Help your friend recognize the abuse:

Ask questions and talk about what is happening to her. Help your friend to see that what is happening is not normal and to see the signs of abuse. Tell her or him that it will probably get worse.

Support your friend’s strength:

Recognize the things that your friend does to take care of herself. Encourage your friend’s strengths and courage. Encourage your friend to do things with you, and with other friends, to have some enjoyment apart from the relationship.

Be nonjudgmental:

Try to see that your friend is confused because she is frightened by the violence, but wants the love or security from being with the partner. If your friend wants to stay in the relationship, or goes back and forth about it, try not to tell her that she is wrong. Tell her that you are worried about her safety and self-respect. Help your friend recognize the abuser’s excuses for being violent (which blame the victim).

Help your friend with safety plans:

Help your friend focus on being safe. Help her use what she knows about particular resources and about the abuser’s patterns to figure out ways to be safe when the abuser is explosive or violent, or verbally or sexually abusive. For example, if your friend is being abused or harassed by her partner, walk with her to school or have her stay over at your house when he is threatening her.

Be there, listen:

Even if your friend breaks up with the abuser and goes back, listen. Support her strength. Eventually your friend will leave, especially with the support of friends.

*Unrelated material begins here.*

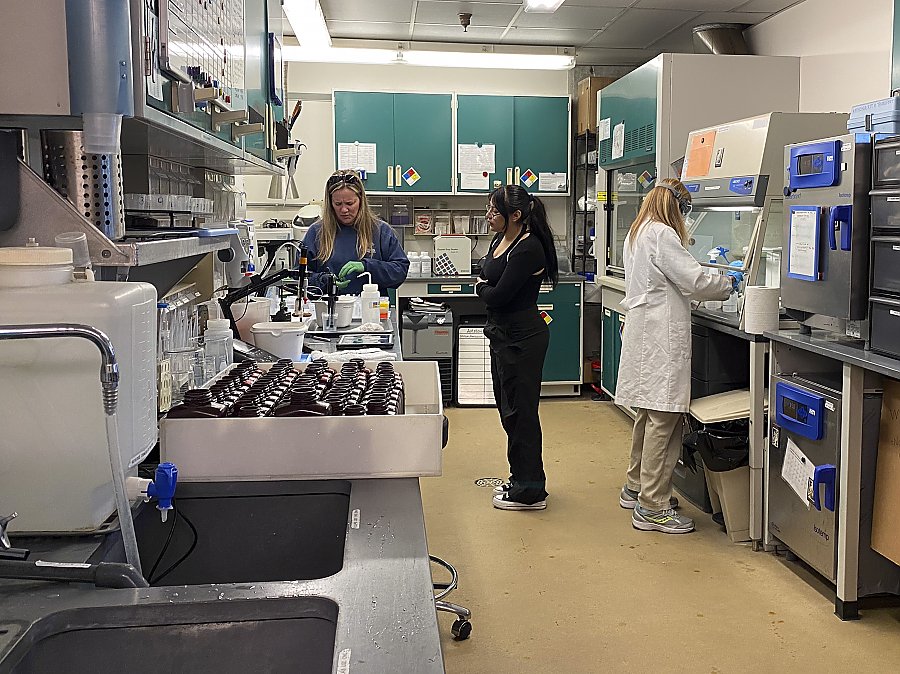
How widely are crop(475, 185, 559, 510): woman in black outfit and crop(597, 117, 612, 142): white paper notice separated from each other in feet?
7.54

If your friend breaks up with the abuser, keep up the support:

It takes a while to get over a relationship that is violent. Keep in close contact through the times she is lonely, or scared, or mad about herself. Your friend my feel like getting back together. She may miss the partner or may not feel strong enough to resist the pressure to get back together.

Help your friend talk to adults to get help if she is a minor:

Talk with your friend about telling parents or other adults. Go with her to see a counselor or to enroll in a support group. If she won’t talk to an adult, then you must find an adult you trust to talk to about it. Ask your parents or a school counselor, nurse, or administrator. Ask the adult to help, to reach out, to intervene. Talk to your friend’s parents about what is happening to your friend. Don’t assume that your friend’s parents know about the abuse.

If you become frightened or frustrated, get support from friends and family members or other adults:

Educate yourself about dating violence. You can’t rescue your friend. You can’t neglect your own life to take care of her. But with support for yourself, you can calmly hang in there and support your friend as she goes through the ups and downs of dealing with the violence in her life.